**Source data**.

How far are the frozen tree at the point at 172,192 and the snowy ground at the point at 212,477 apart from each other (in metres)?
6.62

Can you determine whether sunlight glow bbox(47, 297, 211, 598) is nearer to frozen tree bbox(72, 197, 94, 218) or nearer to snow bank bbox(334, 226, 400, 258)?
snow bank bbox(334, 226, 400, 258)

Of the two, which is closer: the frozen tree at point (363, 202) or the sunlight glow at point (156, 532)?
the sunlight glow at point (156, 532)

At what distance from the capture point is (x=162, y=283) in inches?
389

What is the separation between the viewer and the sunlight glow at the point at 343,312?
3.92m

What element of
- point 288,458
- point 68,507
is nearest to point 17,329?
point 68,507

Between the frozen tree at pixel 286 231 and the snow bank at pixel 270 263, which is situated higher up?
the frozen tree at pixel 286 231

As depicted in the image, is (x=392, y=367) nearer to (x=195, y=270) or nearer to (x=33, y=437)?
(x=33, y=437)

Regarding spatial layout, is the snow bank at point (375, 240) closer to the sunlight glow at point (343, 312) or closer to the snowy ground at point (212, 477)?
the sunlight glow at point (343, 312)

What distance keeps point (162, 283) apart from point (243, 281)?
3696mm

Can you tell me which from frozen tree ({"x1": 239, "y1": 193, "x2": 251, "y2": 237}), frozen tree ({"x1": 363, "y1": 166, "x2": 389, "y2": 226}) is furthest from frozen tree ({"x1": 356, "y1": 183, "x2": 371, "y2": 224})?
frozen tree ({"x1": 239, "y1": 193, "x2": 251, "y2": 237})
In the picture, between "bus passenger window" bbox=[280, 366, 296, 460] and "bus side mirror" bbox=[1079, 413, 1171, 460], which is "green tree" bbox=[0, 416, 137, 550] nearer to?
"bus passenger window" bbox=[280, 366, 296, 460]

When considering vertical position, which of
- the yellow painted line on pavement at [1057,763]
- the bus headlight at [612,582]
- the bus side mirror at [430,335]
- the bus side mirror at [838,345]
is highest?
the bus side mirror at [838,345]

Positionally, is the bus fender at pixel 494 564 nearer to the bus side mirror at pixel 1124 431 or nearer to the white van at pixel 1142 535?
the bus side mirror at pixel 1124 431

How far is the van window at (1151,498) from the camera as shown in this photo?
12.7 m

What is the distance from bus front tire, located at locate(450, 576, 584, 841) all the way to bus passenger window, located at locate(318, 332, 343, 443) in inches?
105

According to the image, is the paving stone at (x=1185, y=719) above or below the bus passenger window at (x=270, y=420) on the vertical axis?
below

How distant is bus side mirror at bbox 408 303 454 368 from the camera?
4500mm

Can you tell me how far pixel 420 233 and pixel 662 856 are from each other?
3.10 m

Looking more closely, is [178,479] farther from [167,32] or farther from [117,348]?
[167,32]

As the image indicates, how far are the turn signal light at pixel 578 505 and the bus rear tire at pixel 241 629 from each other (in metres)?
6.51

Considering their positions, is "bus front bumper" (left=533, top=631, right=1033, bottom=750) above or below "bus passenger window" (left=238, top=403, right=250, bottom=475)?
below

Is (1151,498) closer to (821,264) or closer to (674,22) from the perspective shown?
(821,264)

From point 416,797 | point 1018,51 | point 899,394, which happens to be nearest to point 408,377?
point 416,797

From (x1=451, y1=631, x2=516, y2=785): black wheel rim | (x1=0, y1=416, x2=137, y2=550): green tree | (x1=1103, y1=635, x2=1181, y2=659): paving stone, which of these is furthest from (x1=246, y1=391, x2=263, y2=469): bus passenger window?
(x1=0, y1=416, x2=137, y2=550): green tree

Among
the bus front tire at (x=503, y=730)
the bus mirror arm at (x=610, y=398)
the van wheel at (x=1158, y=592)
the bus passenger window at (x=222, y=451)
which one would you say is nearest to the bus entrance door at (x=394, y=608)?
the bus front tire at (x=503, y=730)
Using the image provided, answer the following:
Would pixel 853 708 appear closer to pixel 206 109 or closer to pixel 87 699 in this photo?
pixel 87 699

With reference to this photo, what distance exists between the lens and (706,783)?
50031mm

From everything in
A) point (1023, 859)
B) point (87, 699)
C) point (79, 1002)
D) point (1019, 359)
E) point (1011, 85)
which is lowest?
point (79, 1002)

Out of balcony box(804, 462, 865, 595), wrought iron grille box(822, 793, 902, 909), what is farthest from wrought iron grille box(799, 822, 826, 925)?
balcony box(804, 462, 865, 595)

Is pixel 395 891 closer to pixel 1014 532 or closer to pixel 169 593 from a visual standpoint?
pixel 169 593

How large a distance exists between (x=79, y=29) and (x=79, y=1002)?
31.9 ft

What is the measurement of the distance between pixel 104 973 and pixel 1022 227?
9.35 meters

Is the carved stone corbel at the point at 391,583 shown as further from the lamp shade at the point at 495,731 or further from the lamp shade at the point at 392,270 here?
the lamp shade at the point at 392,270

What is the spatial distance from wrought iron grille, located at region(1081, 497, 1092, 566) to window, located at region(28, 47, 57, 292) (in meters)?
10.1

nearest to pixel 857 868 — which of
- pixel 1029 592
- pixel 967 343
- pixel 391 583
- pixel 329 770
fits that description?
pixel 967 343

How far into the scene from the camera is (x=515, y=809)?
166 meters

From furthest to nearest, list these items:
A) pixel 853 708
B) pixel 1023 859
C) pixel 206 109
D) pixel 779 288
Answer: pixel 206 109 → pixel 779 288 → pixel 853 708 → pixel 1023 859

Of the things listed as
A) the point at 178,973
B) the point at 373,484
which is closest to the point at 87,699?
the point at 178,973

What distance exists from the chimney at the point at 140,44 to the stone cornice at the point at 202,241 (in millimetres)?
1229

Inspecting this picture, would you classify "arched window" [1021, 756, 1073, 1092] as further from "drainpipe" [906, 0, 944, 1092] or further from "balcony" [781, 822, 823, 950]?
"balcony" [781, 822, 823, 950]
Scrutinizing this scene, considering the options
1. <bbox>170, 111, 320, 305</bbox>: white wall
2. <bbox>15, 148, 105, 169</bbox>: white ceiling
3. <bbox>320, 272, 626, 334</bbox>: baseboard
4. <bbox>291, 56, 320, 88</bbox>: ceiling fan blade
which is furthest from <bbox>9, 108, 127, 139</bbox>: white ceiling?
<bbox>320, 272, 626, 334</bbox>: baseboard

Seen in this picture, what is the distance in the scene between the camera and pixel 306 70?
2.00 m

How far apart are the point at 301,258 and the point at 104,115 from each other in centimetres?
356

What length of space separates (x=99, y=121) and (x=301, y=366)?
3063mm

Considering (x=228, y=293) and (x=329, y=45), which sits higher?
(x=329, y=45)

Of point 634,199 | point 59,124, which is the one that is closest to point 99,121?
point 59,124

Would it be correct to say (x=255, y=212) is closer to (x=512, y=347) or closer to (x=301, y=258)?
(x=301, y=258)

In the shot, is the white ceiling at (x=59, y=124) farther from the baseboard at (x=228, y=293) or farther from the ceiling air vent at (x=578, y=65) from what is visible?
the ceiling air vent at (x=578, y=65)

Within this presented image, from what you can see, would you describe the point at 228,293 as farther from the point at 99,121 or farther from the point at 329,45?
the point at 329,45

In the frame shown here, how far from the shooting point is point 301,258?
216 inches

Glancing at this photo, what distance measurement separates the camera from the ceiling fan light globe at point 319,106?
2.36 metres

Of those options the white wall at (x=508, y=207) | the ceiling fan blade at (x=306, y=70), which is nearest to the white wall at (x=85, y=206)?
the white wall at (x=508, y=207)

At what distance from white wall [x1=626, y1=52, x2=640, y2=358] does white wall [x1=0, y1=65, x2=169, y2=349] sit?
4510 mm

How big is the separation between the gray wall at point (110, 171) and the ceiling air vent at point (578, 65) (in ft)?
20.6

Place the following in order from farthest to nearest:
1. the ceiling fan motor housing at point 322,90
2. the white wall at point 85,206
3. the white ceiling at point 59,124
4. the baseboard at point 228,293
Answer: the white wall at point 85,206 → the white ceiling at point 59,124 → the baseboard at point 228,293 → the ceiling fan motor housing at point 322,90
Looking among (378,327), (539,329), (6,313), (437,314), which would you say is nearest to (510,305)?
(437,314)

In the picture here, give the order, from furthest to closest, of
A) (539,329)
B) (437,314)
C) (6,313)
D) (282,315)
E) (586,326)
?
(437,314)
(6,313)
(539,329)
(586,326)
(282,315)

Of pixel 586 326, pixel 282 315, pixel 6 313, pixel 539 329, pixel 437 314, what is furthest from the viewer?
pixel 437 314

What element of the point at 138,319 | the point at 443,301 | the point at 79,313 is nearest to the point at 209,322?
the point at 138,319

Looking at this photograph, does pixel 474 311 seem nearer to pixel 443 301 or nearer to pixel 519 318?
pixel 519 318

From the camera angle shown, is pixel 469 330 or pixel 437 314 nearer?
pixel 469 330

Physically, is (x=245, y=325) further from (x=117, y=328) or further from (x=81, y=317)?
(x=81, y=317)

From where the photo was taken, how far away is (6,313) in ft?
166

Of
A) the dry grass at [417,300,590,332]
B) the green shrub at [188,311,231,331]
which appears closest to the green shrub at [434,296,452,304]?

**EXERCISE DIRECTIONS**. Reproduce, unchanged, the lines of the data from the one containing "Looking among (378,327), (539,329), (6,313), (437,314), which" through the end of the data, including both of those lines.

**EXERCISE SOLUTION**.
Looking among (378,327), (539,329), (6,313), (437,314), which would you say is nearest to (510,305)?
(437,314)

In the picture here, give the order, from furthest to closest, of
A) (539,329)
B) (437,314)
C) (6,313)
D) (282,315)
E) (586,326)
?
(437,314)
(6,313)
(539,329)
(586,326)
(282,315)

Of pixel 586 326, pixel 282 315, pixel 6 313, pixel 539 329, pixel 437 314, what is furthest from the viewer?
pixel 437 314

What element of the point at 138,319 | the point at 443,301 | the point at 79,313 is nearest to the point at 209,322?
the point at 138,319

Looking at this photograph, does pixel 474 311 seem nearer to pixel 443 301 or nearer to pixel 519 318?
pixel 519 318

From the camera angle shown, is pixel 469 330 or pixel 437 314 nearer?
pixel 469 330

Physically, is (x=245, y=325) further from (x=117, y=328) or further from (x=81, y=317)?
(x=81, y=317)

From where the photo was taken, how far away is (6,313) in ft?
166

Of
A) the dry grass at [417,300,590,332]
B) the green shrub at [188,311,231,331]
which appears closest to the green shrub at [434,296,452,304]?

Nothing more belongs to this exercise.